Job:
Copy every one of the following records word for word, omitting the pictures.

Data provided:
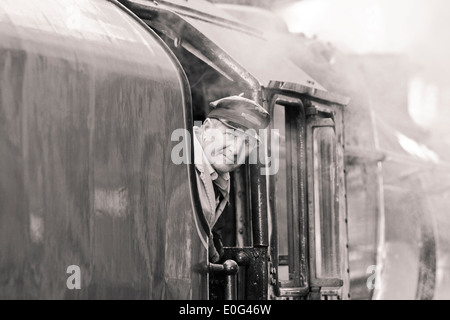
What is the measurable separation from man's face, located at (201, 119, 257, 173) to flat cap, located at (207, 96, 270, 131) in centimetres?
3

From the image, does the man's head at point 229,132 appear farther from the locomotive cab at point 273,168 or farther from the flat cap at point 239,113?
the locomotive cab at point 273,168

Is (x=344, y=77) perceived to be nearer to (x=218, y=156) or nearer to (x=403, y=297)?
(x=403, y=297)

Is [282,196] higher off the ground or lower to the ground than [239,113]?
lower

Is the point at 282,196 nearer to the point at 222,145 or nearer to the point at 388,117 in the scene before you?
the point at 222,145

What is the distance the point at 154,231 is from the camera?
3.28 metres

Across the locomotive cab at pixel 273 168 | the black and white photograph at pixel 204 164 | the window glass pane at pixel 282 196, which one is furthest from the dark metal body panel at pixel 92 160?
the window glass pane at pixel 282 196

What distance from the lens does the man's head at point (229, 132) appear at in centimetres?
380

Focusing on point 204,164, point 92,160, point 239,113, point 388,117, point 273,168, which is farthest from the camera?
point 388,117

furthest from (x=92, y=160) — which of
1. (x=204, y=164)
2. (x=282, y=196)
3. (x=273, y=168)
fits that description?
(x=282, y=196)

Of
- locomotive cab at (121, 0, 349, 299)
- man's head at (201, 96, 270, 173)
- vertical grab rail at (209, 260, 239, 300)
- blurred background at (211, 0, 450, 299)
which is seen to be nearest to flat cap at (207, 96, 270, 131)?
man's head at (201, 96, 270, 173)

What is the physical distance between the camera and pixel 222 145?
3.80 metres

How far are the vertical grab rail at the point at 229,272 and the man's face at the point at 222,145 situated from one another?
40 cm

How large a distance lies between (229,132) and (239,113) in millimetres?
94

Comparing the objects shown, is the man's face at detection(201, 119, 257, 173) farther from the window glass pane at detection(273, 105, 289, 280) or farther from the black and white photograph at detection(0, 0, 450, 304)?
the window glass pane at detection(273, 105, 289, 280)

Exercise solution:
What is the measurable separation from man's face, located at (201, 119, 257, 173) to flat cap, located at (207, 96, 270, 131) in centimetres?
3

From the image, does the man's head at point 229,132 appear farther from the locomotive cab at point 273,168 or farther from the flat cap at point 239,113?
the locomotive cab at point 273,168

Is (x=344, y=77) perceived to be nearer to (x=218, y=156) or nearer to (x=403, y=297)?
(x=403, y=297)

Is [282,196] higher off the ground or lower to the ground than [239,113]?
lower

Is the point at 282,196 nearer to the point at 222,145 or nearer to the point at 388,117 in the scene before you?
the point at 222,145

What is the distance the point at 154,231 is from the camera?
3.28 metres

Across the locomotive cab at pixel 273 168 | the black and white photograph at pixel 204 164 | the window glass pane at pixel 282 196, which one is furthest from the dark metal body panel at pixel 92 160?
the window glass pane at pixel 282 196

What distance from the lens does the man's head at point (229, 132) appear at in centimetres?
380

Focusing on point 204,164, point 92,160, point 239,113, point 388,117, point 273,168, which is farthest from the camera?
point 388,117

furthest from (x=92, y=160) — which of
1. (x=204, y=164)
2. (x=282, y=196)
3. (x=273, y=168)
fits that description?
(x=282, y=196)

Of
- locomotive cab at (121, 0, 349, 299)
- man's head at (201, 96, 270, 173)
- vertical grab rail at (209, 260, 239, 300)
- blurred background at (211, 0, 450, 299)
which is seen to be nearest to flat cap at (207, 96, 270, 131)?
man's head at (201, 96, 270, 173)

What is the physical distance between the camera and pixel 222 145?
3.80 metres

How far are the vertical grab rail at the point at 229,272 and the man's face at the point at 222,145 situated from one another?
40 cm

How large a distance lies between (229,132) and (239,113) in millimetres?
94

Comparing the objects shown, is the man's face at detection(201, 119, 257, 173) farther from the window glass pane at detection(273, 105, 289, 280) or farther from the black and white photograph at detection(0, 0, 450, 304)?
the window glass pane at detection(273, 105, 289, 280)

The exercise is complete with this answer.